‘Belfast’ Review: Roadway as Passage and Crisis

I approached the movie Belfast reluctantly, because I feared it would be political, and I didn’t trust Kenneth Branagh to be political in a way that I would appreciate. As it turned out, however, the film was intended to be scrupulous in its avoidance of overt politics, holding rigorously to its decision that the conflict in the Six Counties would be approached solely from the standpoint of its 9-year old main character, that is, more as an ominous background and source of urgency and tension than as a field of partisan engagement or social antagonism. (Indeed, the film intentionally blurs the line, in multiple ways, between children watching Hollywood Westerns like ‘High Noon’ and the same children watching as spectators to the spiralling tensions of the Troubles.)

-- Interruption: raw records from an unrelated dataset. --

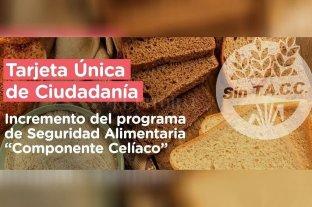 Incrementan el monto de la Tarjeta Única de Ciudadanía para beneficiarios con celiaquía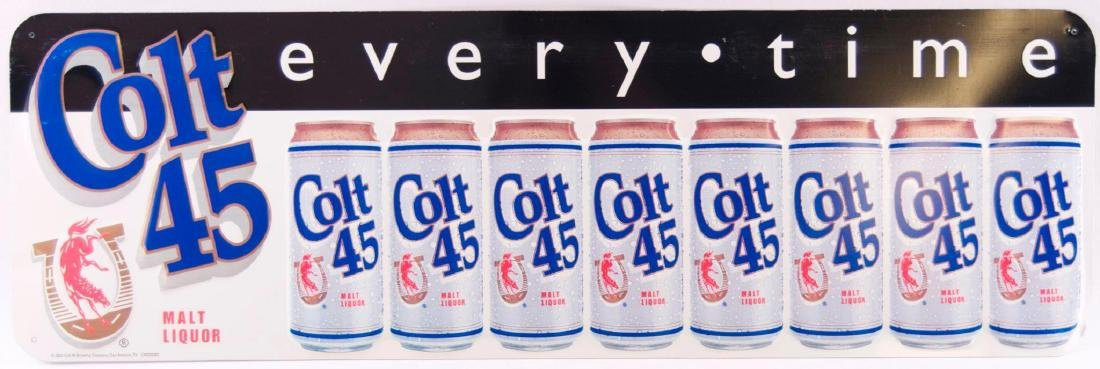 """Colt 45 """"Everytime"""" Embossed Advertising Metal Sign"""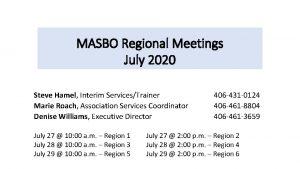 MASBO Regional Meetings July 2020 Steve Hamel Interim
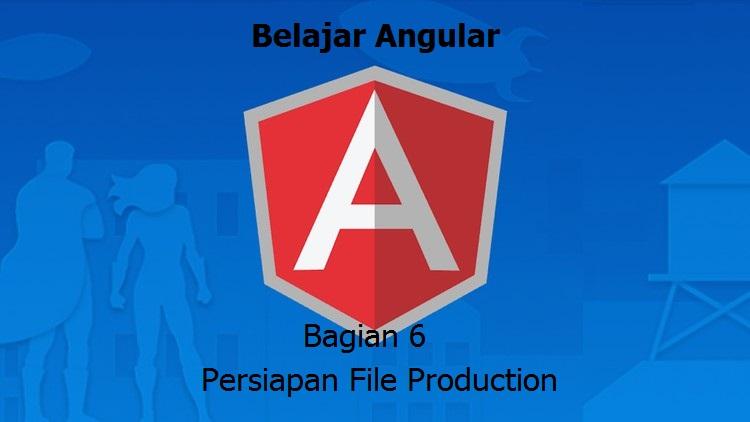 Belajar Angular - Bagian 6 - Persiapan File Production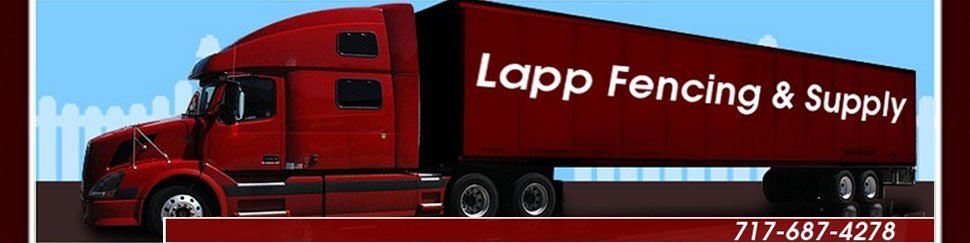 Lapp Fencing & Supply - Strasburg, PA  - Fencing and Fence Supplies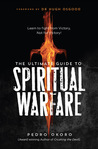 The Ultimate Guide to Spiritual Warfare: Learn to Fight from Victory, Not for Victory!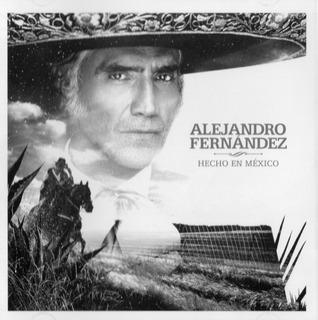 Alejandro Fernandez - Hecho En Mexico - Disco Cd Nuevo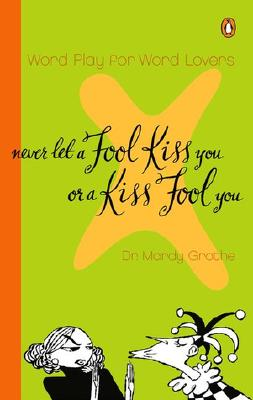 Never Let a Fool Kiss You or a Kiss Fool You: Chiasmus and a World of Quotations That Say What They Mean and Mean What They Say - Grothe, Mardy, Dr., PH.D.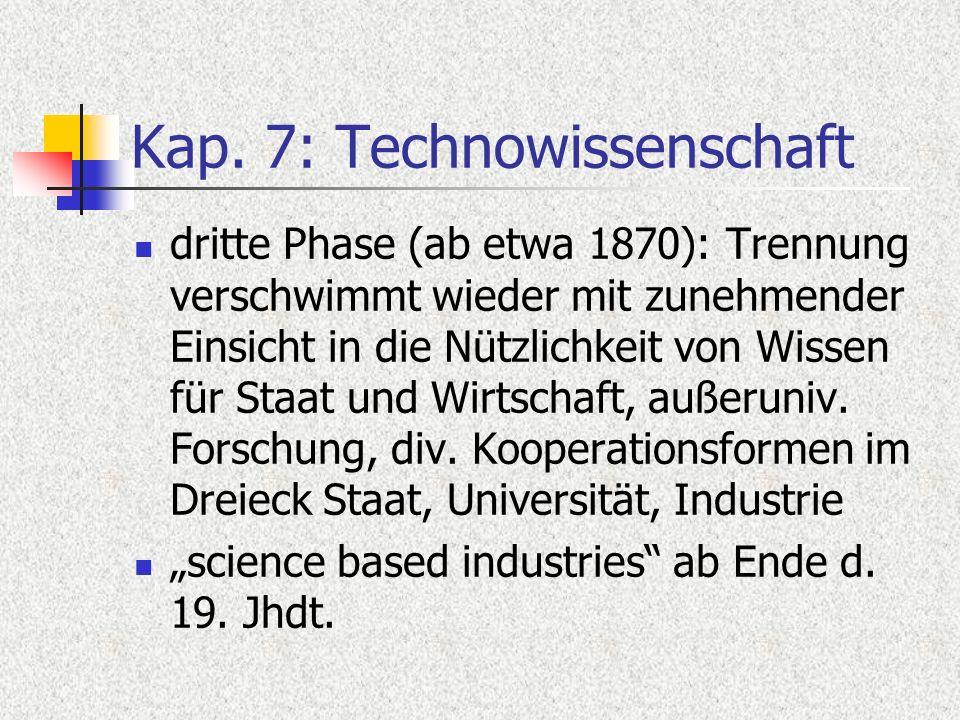 Kap. 7: Technowissenschaft dritte Phase (ab etwa 1870): Trennung verschwimmt wieder mit zunehmender Einsicht in die Nützlichkeit von Wissen für Staat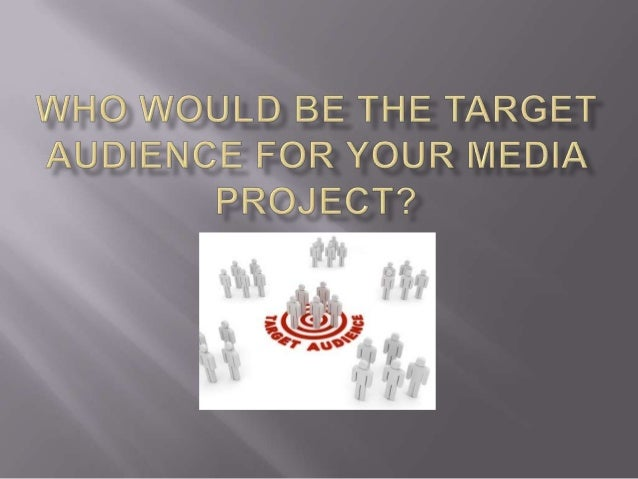  A Target audience is a specific group of peoplethat are attracted to a niche market. Target Audiences can also be a gro...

Belfast, as it turns out, is about love, rather than politics, and Belfast figures as a place where people love others, rather than as a site of political conflict.

The plot is very low-key, and mostly recedes into a supporting role to prop up a symbolic structure that the film places in the foreground: the symbolism of the roadway. Roads appear in two guises, in ‘Belfast’: on the one hand, they are zones of coming and going, where people are either welcome to come and go freely or frozen out (or locked in) by actual or imaginary barricades; on the other hand, roads in the mode of ‘forks’ are also crisis points where “you have to choose,” a constant refrain in the dialogue (not just in political usages but very generally). 

These two variants of the roadway — the passage of coming and going and the fork of taking sides — are ultimately brought together in the film by means of a conception of love that the movie tries to establish, not as the only kind of love but as a kind of love worth choosing: love as embrace of the other’s free coming and going. Love in this mode is not necessarily meant to be understood in contrast to hate, but more so in contrast to a kind of hardness or rigidity that closes the passageway in and out, either clinging to people so that they can’t leave or blocking them so that they can’t return. 

So, it isn’t that Belfast proposes that love is always or only allowing the other to come and go freely, welcomed when they come, and wished a fond farewell when they go. Rather, it proposes that we are forced, at least in times of personal, familial or social crisis, to choose between two ways to construe loving the other: the hard or rigid way, which clings and bonds, or the soft and permeable way, which declines to hold the other tightly, but invites passages back and forth, in and out, accepting of both intimacy and distance.

It would be going too far to say that the movie is ‘apolitical.’ There’s a politics to it, for sure, this child’s view of exile and return or coming and going, but ultimately none of the key characters actually do make any clear political choices. The film ends without any of the political background being sorted out at all. Instead, the characters just choose how they want to love each other, when they are dying, emigrating, or simply changing or maturing. So, it would be more of a stretch to interpret it as a political film in any notable way. It’s political only in the modest sense that ‘everything is political’; it’s not political in the Ken Loach sense, that’s for sure.

Since I’m commenting on the symbolism in Belfast, I’ll just add that, alongside the roadway symbolism, there are a number of associated symbols for permeability or its blockage: doorways (usually open, but with notable exceptions), fences (usually with holes that allow children to pass through), and the bus at the end of the street, just outside the barricade, that leads people to and from the family. But there’s also the phenomenon of the street party, a symbol of stretching the home or the family beyond its bonds or boundaries of privacy or exclusivity. These symbols don’t really depart substantively from the core symbol of the roadway, but they lend a certain richness to image of the roadway as passage and crisis.